▶ _What the exercise asks_
Output the material below in full, exactly as it is.

▶ _Dataset entries_
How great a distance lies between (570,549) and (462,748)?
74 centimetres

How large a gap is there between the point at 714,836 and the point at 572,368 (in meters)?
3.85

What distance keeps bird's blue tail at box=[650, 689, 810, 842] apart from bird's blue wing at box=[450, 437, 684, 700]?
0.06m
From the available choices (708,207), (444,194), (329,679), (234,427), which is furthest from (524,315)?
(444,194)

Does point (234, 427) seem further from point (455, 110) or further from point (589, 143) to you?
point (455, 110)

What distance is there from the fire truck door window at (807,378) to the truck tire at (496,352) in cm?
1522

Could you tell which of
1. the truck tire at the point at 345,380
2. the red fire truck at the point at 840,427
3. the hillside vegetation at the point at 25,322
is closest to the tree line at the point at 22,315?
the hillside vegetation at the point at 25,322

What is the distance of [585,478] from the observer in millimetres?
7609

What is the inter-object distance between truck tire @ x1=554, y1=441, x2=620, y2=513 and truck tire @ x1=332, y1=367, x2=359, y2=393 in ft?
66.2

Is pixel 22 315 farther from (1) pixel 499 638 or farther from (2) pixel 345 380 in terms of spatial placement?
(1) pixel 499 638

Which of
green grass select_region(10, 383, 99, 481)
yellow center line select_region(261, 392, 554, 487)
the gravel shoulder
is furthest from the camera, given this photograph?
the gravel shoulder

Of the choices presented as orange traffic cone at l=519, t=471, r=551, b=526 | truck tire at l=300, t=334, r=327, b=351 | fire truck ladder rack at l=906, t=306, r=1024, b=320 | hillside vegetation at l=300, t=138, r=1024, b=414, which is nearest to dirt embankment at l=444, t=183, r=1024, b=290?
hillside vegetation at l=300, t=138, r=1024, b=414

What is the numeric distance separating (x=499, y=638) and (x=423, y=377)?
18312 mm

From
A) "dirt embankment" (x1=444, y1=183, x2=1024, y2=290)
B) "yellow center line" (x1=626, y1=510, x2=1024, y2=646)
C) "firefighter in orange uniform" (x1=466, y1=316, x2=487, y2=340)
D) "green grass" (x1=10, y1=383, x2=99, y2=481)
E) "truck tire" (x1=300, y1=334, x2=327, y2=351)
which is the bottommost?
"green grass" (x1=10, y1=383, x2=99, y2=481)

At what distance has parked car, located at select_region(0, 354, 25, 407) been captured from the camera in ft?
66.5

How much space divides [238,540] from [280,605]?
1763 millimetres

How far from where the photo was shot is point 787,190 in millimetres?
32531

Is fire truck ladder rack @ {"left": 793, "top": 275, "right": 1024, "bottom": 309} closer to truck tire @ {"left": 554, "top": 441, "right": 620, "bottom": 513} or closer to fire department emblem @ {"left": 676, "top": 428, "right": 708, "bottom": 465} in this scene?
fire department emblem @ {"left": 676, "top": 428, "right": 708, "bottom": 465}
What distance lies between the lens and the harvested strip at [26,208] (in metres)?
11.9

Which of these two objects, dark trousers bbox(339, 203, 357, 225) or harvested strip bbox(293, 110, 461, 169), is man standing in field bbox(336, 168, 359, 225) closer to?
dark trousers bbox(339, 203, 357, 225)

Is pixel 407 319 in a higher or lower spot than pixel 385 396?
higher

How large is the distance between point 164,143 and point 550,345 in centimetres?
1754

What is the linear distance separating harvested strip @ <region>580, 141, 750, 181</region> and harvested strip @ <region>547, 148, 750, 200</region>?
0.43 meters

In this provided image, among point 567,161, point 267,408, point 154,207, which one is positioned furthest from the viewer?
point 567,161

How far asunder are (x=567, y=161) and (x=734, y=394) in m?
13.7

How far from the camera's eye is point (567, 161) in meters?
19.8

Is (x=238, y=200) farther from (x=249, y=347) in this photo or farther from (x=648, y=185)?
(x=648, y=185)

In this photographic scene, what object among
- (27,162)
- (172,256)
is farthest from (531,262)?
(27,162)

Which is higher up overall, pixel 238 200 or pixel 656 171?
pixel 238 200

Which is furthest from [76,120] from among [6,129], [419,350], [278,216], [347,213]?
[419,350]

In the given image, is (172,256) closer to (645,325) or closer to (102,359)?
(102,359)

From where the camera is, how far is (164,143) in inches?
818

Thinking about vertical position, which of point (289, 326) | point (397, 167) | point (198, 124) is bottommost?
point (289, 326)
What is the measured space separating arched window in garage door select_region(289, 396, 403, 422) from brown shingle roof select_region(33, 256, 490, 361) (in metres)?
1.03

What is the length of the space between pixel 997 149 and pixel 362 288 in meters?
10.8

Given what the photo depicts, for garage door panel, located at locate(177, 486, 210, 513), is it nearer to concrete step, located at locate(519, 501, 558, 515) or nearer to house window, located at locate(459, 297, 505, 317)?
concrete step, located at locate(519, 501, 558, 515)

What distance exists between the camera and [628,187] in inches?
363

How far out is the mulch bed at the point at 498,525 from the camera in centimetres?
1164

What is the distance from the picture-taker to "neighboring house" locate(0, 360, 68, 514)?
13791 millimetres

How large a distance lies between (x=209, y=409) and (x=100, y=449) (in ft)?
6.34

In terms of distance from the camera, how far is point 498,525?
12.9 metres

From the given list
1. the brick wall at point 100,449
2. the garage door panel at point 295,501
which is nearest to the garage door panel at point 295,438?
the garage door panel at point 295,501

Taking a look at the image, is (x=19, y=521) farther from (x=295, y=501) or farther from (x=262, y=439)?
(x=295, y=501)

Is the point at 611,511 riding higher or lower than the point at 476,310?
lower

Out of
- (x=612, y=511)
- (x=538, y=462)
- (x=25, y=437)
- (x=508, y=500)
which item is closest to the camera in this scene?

▶ _Correct result_
How great a distance lies between (570,549) and (462,748)?
74 centimetres

How large a gap is there between the point at 714,836 and the point at 572,368 (in meters)?
3.85

What distance keeps bird's blue tail at box=[650, 689, 810, 842] apart from bird's blue wing at box=[450, 437, 684, 700]?
0.06m
From the available choices (708,207), (444,194), (329,679), (234,427), which is furthest from (524,315)?
(444,194)

Does point (234, 427) seem further from point (455, 110) or further from point (589, 143) to you?
point (455, 110)

What distance is there from the fire truck door window at (807,378) to the truck tire at (496,352) in cm?
1522

Could you tell which of
1. the truck tire at the point at 345,380
2. the red fire truck at the point at 840,427
3. the hillside vegetation at the point at 25,322
is closest to the tree line at the point at 22,315?
the hillside vegetation at the point at 25,322

What is the distance of [585,478] from the observer in millimetres?
7609

What is the inter-object distance between truck tire @ x1=554, y1=441, x2=620, y2=513 and truck tire @ x1=332, y1=367, x2=359, y2=393 in ft?
66.2

Is pixel 22 315 farther from (1) pixel 499 638 or farther from (2) pixel 345 380 in terms of spatial placement?
(1) pixel 499 638

Which of
green grass select_region(10, 383, 99, 481)
yellow center line select_region(261, 392, 554, 487)
the gravel shoulder
is furthest from the camera, given this photograph?
the gravel shoulder

Of the choices presented as orange traffic cone at l=519, t=471, r=551, b=526 | truck tire at l=300, t=334, r=327, b=351 | fire truck ladder rack at l=906, t=306, r=1024, b=320 | hillside vegetation at l=300, t=138, r=1024, b=414, which is nearest to dirt embankment at l=444, t=183, r=1024, b=290?
hillside vegetation at l=300, t=138, r=1024, b=414

What is the numeric distance separating (x=499, y=638) and (x=423, y=377)?
18312 mm

From
A) "dirt embankment" (x1=444, y1=183, x2=1024, y2=290)
B) "yellow center line" (x1=626, y1=510, x2=1024, y2=646)
C) "firefighter in orange uniform" (x1=466, y1=316, x2=487, y2=340)
D) "green grass" (x1=10, y1=383, x2=99, y2=481)
E) "truck tire" (x1=300, y1=334, x2=327, y2=351)
which is the bottommost?
"green grass" (x1=10, y1=383, x2=99, y2=481)

At what distance has parked car, located at select_region(0, 354, 25, 407) been captured from the camera in ft?
66.5

How much space divides [238,540] from [280,605]?
1763 millimetres

How far from where the photo was shot is point 787,190 in millimetres?
32531

Is fire truck ladder rack @ {"left": 793, "top": 275, "right": 1024, "bottom": 309} closer to truck tire @ {"left": 554, "top": 441, "right": 620, "bottom": 513} or closer to fire department emblem @ {"left": 676, "top": 428, "right": 708, "bottom": 465} in this scene?
fire department emblem @ {"left": 676, "top": 428, "right": 708, "bottom": 465}
What distance lies between the lens and the harvested strip at [26,208] (in metres)?
11.9

Which of these two objects, dark trousers bbox(339, 203, 357, 225) or harvested strip bbox(293, 110, 461, 169), is man standing in field bbox(336, 168, 359, 225) closer to?
dark trousers bbox(339, 203, 357, 225)

Is pixel 407 319 in a higher or lower spot than pixel 385 396?
higher

How large is the distance between point 164,143 and point 550,345 in centimetres?
1754

What is the linear distance separating harvested strip @ <region>580, 141, 750, 181</region> and harvested strip @ <region>547, 148, 750, 200</region>?
0.43 meters

In this provided image, among point 567,161, point 267,408, point 154,207, which one is positioned furthest from the viewer?
point 567,161

How far asunder are (x=567, y=161) and (x=734, y=394) in m?
13.7

How far from the camera's eye is point (567, 161) in meters?
19.8

Is (x=238, y=200) farther from (x=249, y=347) in this photo or farther from (x=648, y=185)?
(x=648, y=185)

In this photographic scene, what object among
- (27,162)
- (172,256)
is farthest from (531,262)?
(27,162)

Which is higher up overall, pixel 238 200 or pixel 656 171?
pixel 238 200

Which is furthest from [76,120] from among [6,129], [419,350], [278,216], [347,213]?
[419,350]

In the given image, is (172,256) closer to (645,325) or closer to (102,359)?
(102,359)

From where the camera is, how far is (164,143) in inches?
818

Thinking about vertical position, which of point (289, 326) | point (397, 167) | point (198, 124) is bottommost?
point (289, 326)
What is the measured space separating arched window in garage door select_region(289, 396, 403, 422) from brown shingle roof select_region(33, 256, 490, 361) (in metres)?
1.03

What is the length of the space between pixel 997 149 and pixel 362 288 in meters?
10.8

Given what the photo depicts, for garage door panel, located at locate(177, 486, 210, 513), is it nearer to concrete step, located at locate(519, 501, 558, 515) or nearer to house window, located at locate(459, 297, 505, 317)?
concrete step, located at locate(519, 501, 558, 515)

What distance exists between the camera and [628,187] in inches?
363

How far out is the mulch bed at the point at 498,525 from the camera in centimetres?
1164

What is the distance from the picture-taker to "neighboring house" locate(0, 360, 68, 514)?
13791 millimetres

How large a distance lies between (x=209, y=409) and (x=100, y=449) (in ft)?
6.34

In terms of distance from the camera, how far is point 498,525?
12.9 metres

From the given list
1. the brick wall at point 100,449
2. the garage door panel at point 295,501
which is nearest to the garage door panel at point 295,438?
the garage door panel at point 295,501

Taking a look at the image, is (x=19, y=521) farther from (x=295, y=501) or farther from (x=262, y=439)?
(x=295, y=501)

Is the point at 611,511 riding higher or lower than the point at 476,310?
lower

Out of
- (x=612, y=511)
- (x=538, y=462)
- (x=25, y=437)
- (x=508, y=500)
which item is closest to the camera in this scene?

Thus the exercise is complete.